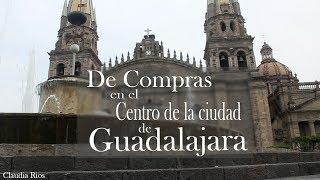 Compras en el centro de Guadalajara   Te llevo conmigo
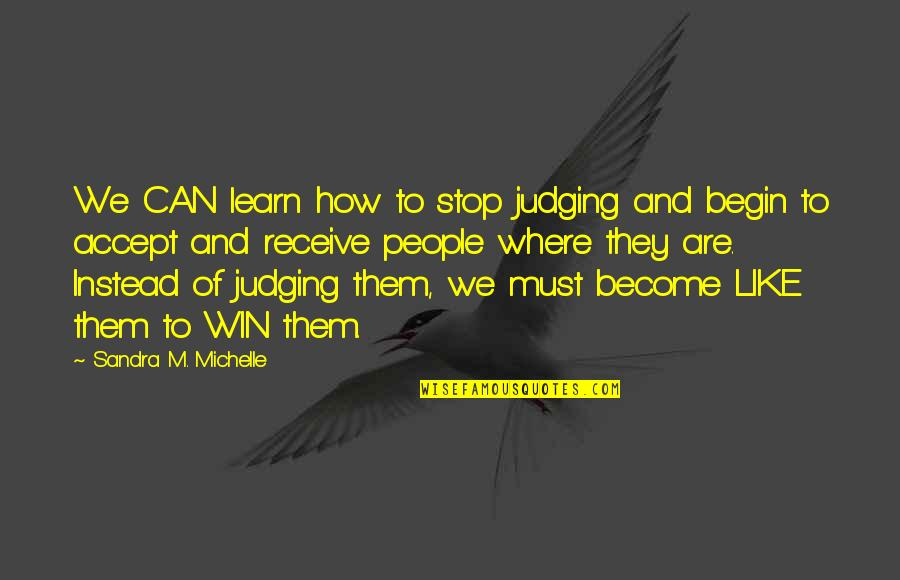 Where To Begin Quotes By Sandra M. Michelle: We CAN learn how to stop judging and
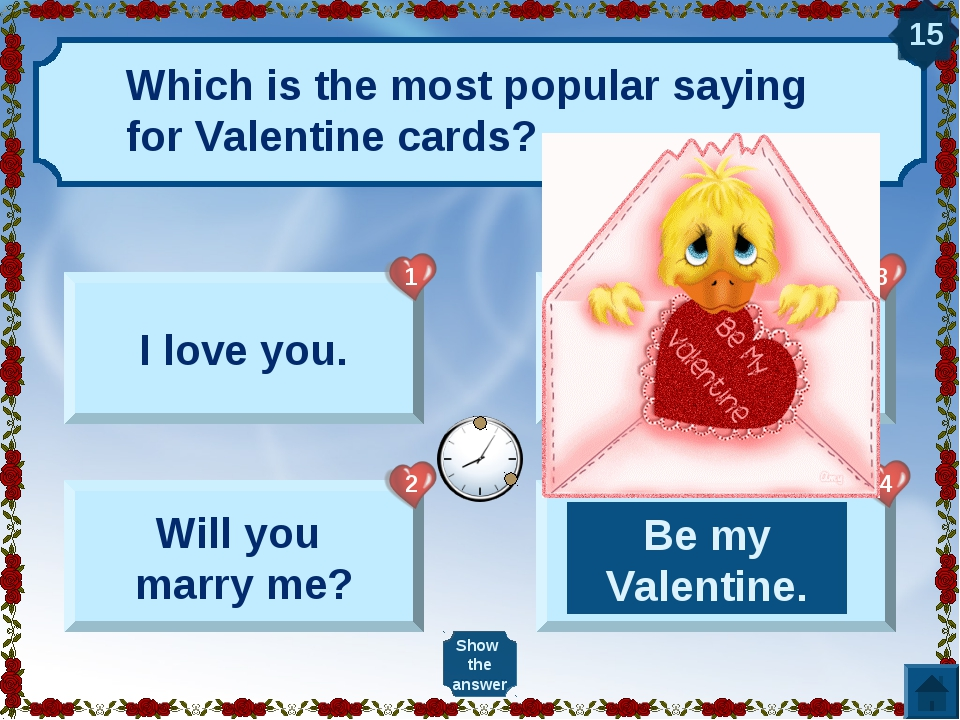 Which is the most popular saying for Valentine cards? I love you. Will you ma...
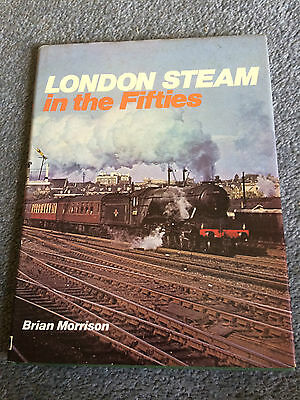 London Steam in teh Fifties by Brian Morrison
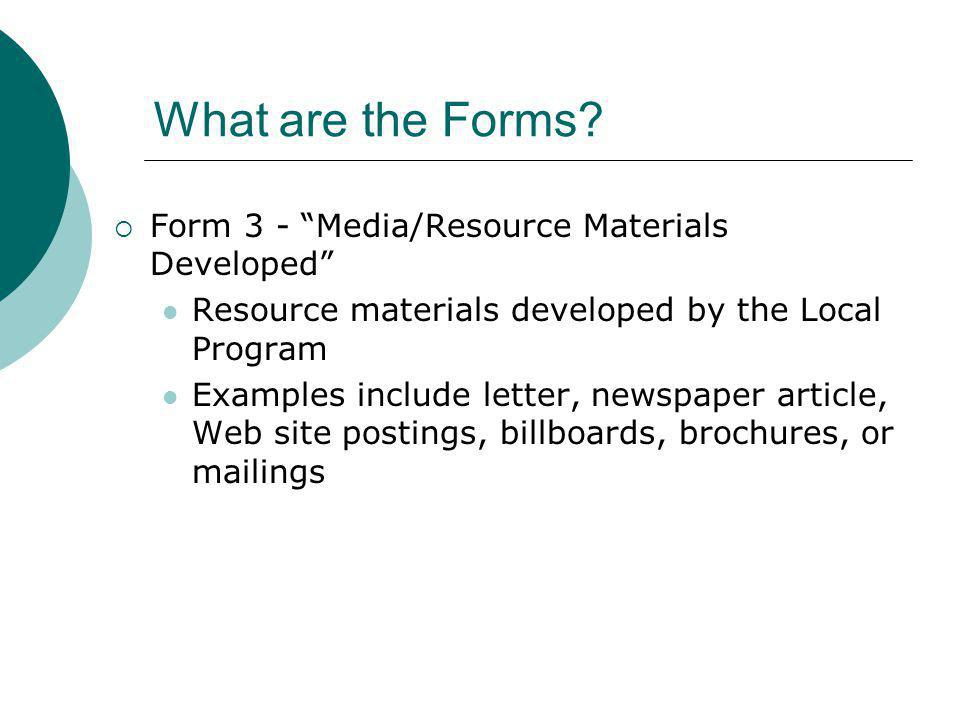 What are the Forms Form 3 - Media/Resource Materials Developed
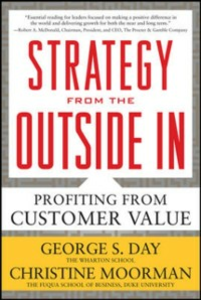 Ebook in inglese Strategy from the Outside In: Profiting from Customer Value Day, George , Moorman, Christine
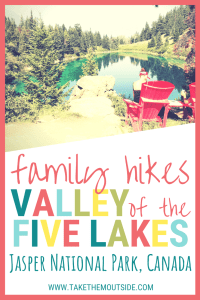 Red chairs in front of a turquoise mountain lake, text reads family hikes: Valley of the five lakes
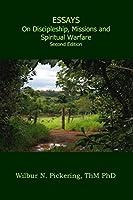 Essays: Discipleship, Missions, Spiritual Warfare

::::::::::

YOUR GOAL:
This task calls for restating, word for word, each line from the line holding "Where To Begin" through the end of the material, pictures left out.

ANSWER BELOW:
 Where To Begin Quotes By Sandra M. Michelle: We CAN learn how to stop judging and
 Which is the most popular saying for Valentine cards? I love you. Will you ma...
 London Steam in teh Fifties by Brian Morrison
 What are the Forms Form 3 - Media/Resource Materials Developed
 Ebook in inglese Strategy from the Outside In: Profiting from Customer Value Day, George , Moorman, Christine
 Red chairs in front of a turquoise mountain lake, text reads family hikes: Valley of the five lakes
 Essays: Discipleship, Missions, Spiritual Warfare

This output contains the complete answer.